Networking-equipment supplier is latest company to encounter problems over handling of stock options.
Written by Colin Barker, Contributor

Juniper Networks said Thursday that it expects to receive a warning letter that it is not in compliance with Nasdaq rules after the company said that it would delay a quarterly regulatory filing.

Juniper released the conclusions of an internal review conducted by its audit committee into issues raised concerning stock options issued before 2006.

According to the company, the investigation is ongoing. But Juniper said in a statement that, based on information already uncovered, it needs "to restate historical financial statements to record additional noncash charges for stock-based compensation expense related to past option grants."

But the company also admitted that it still could not "determine the amount of such charges, the resulting tax and accounting impact, or which specific periods require restatement."

As a result, Juniper said that all financial statements and all earnings press releases and similar communications issued before Jan. 1, 2003 should therefore not be relied upon.

The company also said that as a result of this "delinquency" it expects to receive a notice of delisting from Nasdaq, in accordance with Nasdaq's standard process.

Juniper is the latest in a line of companies forced to announce that they had broken the rules of the Security and Exchange Commission.
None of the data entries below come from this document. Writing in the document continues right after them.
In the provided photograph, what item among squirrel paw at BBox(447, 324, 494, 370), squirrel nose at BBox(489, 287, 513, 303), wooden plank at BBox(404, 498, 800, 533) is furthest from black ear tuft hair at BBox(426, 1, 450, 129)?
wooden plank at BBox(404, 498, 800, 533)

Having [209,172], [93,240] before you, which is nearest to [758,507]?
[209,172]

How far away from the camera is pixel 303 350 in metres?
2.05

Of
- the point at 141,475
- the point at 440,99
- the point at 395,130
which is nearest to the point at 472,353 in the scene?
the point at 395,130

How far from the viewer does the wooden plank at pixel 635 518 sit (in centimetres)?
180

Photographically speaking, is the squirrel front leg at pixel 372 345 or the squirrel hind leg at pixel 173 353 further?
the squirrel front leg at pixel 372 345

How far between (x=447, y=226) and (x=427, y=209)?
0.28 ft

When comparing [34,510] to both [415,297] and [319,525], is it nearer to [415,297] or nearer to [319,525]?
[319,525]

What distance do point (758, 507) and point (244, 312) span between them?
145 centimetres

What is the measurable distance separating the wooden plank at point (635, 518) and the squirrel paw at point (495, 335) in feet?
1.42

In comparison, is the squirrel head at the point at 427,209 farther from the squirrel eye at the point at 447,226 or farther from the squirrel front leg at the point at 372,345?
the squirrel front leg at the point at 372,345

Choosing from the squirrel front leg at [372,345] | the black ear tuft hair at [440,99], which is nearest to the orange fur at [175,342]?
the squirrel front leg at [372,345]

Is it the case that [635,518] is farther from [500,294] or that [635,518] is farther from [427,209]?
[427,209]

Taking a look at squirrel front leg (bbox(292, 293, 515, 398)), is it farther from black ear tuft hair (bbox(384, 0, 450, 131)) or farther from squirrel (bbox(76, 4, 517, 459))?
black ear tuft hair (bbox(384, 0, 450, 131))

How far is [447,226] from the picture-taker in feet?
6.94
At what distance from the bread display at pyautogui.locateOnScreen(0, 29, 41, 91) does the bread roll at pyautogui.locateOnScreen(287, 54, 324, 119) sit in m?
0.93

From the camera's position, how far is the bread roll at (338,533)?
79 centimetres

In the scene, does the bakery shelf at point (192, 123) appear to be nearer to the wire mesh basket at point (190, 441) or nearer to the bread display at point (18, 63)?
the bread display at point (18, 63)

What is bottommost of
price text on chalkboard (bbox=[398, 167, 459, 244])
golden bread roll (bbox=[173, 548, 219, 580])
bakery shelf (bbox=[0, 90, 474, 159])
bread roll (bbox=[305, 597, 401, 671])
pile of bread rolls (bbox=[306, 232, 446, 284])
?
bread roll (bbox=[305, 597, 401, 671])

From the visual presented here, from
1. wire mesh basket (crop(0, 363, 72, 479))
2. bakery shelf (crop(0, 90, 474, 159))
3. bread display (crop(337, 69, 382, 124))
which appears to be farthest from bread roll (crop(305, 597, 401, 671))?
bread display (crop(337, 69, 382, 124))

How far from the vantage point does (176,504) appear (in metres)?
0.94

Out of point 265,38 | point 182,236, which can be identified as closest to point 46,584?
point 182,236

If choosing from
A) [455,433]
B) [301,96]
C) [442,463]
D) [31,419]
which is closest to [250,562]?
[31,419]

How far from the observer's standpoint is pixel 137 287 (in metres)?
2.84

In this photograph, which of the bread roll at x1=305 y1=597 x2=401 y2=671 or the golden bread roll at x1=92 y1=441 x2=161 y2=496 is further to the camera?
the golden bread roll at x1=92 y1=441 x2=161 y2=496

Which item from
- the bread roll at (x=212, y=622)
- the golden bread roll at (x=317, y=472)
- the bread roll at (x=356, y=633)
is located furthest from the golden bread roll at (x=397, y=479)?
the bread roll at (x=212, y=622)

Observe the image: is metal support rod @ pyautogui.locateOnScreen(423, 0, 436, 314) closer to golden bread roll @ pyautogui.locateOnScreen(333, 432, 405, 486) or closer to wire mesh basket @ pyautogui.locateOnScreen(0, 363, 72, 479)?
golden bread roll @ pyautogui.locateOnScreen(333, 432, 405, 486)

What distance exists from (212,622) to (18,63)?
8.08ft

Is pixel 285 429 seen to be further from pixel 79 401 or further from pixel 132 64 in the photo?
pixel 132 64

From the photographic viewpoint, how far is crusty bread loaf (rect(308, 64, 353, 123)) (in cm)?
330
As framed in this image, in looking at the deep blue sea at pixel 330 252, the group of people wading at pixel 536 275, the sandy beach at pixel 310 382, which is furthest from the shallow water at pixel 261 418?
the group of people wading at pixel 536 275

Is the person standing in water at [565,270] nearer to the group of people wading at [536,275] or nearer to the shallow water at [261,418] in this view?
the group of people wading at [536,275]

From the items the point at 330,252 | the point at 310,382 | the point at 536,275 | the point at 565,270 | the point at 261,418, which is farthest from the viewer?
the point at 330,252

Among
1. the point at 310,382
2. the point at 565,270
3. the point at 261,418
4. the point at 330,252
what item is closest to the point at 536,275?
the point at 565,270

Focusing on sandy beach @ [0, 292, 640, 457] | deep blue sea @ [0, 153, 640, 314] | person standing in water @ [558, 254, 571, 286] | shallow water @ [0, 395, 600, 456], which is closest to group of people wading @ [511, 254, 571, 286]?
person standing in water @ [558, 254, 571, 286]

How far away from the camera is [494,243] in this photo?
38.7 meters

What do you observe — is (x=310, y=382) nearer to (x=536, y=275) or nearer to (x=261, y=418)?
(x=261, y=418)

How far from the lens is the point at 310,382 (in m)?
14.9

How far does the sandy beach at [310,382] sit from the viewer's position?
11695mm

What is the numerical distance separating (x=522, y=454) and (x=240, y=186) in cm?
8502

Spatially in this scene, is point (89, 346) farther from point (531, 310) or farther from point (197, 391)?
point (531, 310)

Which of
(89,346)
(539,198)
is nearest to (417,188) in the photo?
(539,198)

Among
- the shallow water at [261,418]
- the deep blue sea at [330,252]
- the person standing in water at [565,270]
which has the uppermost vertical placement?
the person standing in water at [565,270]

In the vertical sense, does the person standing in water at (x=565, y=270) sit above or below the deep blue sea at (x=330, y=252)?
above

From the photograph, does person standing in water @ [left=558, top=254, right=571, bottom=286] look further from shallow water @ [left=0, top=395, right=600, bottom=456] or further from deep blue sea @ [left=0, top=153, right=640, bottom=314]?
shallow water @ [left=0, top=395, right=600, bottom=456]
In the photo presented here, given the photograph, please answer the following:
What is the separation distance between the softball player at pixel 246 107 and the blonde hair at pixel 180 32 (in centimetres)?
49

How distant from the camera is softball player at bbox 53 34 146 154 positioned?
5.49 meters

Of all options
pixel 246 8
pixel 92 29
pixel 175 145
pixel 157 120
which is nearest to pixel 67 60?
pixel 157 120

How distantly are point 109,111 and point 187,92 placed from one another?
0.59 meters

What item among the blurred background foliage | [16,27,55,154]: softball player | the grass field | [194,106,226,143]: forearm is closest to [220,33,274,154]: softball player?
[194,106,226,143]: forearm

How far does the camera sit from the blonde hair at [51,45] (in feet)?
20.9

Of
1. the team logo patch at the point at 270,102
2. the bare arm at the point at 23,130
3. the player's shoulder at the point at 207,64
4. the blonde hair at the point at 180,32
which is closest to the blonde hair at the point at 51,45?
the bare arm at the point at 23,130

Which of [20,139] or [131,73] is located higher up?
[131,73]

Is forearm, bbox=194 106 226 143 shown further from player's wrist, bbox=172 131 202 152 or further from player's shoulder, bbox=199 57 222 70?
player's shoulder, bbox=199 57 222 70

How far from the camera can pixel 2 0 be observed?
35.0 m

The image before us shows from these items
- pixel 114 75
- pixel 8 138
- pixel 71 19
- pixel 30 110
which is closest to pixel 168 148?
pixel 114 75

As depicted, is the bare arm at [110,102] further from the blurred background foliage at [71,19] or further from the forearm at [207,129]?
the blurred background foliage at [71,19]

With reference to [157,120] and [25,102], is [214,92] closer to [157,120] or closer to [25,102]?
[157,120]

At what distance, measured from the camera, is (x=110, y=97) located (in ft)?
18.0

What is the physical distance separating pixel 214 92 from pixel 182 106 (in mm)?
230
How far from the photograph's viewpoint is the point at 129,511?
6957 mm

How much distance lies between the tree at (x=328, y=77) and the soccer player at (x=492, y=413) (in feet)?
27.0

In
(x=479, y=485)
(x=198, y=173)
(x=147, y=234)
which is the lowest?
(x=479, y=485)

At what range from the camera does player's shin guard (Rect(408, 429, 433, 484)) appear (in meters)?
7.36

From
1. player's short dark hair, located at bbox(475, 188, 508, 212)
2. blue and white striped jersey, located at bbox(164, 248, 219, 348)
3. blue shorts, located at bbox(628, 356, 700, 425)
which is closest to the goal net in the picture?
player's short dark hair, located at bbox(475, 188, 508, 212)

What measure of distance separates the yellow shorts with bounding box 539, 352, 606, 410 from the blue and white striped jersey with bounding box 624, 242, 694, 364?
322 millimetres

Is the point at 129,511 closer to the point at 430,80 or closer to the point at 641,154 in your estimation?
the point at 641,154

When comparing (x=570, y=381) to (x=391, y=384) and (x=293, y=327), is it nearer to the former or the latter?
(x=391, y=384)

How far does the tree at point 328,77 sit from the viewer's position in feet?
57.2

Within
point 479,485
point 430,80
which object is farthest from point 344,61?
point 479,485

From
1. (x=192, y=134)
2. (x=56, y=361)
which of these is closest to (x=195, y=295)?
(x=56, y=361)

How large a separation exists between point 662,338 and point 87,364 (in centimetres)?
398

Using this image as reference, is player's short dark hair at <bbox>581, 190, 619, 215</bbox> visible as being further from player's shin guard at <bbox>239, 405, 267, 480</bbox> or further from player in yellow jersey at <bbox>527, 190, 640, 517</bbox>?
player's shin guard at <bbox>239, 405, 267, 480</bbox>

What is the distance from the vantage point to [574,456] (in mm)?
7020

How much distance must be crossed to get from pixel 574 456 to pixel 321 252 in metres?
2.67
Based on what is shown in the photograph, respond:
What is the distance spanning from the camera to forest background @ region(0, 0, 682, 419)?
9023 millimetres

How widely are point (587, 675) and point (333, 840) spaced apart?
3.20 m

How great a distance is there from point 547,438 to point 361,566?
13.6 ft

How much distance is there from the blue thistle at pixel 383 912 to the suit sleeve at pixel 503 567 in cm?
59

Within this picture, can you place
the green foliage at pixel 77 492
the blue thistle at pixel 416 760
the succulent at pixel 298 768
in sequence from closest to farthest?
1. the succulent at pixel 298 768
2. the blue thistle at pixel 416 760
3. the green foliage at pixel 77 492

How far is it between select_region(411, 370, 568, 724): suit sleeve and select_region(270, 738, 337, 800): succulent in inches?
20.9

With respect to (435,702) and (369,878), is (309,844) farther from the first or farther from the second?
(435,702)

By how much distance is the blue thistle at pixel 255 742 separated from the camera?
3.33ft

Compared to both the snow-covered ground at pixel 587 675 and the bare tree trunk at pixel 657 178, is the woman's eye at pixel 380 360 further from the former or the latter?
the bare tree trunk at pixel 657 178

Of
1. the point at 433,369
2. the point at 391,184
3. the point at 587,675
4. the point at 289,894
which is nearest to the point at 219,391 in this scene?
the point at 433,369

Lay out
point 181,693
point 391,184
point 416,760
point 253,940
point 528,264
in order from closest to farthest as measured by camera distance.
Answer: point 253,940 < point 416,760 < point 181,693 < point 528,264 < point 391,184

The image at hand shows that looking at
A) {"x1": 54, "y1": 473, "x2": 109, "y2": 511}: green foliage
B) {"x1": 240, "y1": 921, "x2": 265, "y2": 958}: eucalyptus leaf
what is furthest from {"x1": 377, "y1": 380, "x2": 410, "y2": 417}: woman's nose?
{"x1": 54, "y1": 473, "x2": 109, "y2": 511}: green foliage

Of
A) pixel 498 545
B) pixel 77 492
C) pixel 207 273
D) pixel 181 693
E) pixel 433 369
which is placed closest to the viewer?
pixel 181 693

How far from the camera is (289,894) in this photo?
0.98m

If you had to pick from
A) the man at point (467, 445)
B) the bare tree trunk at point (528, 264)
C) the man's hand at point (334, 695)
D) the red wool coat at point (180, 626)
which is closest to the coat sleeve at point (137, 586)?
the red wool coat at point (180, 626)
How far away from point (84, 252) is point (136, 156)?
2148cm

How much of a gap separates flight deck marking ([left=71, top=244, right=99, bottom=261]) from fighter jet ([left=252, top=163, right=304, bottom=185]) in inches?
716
Mostly, the transgressions have centered on the issue of stock options to senior executives.

Stock options have long been a standard way for rewarding executives, and one shareholders generally approve of. Stock options are linked to a company's stock price, thus the value of the options are linked to the performance of the company. But in the past, options have been open to abuse by executives acting on inside information. It was for that reason that the rules have been considerably tightened.

By backdating stock options, a company could let an executive benefit from an option grant pegged to a date when the stock was trading at a relatively low price, thus making the option more valuable if the stock price has since climbed.

Among the companies facing probes over the issue are storage networking supplier Brocade Communications Systems, whose ex-chief executive is facing charges.

Apple Computer also has been the subject of an investigation, as are Rambus, Comverse and News.com publisher CNET Networks.

And on Friday, Nvidia saw its shares fall by 8 percent after it announced good results but admitted that it, too, may have granted some share options on the wrong dates.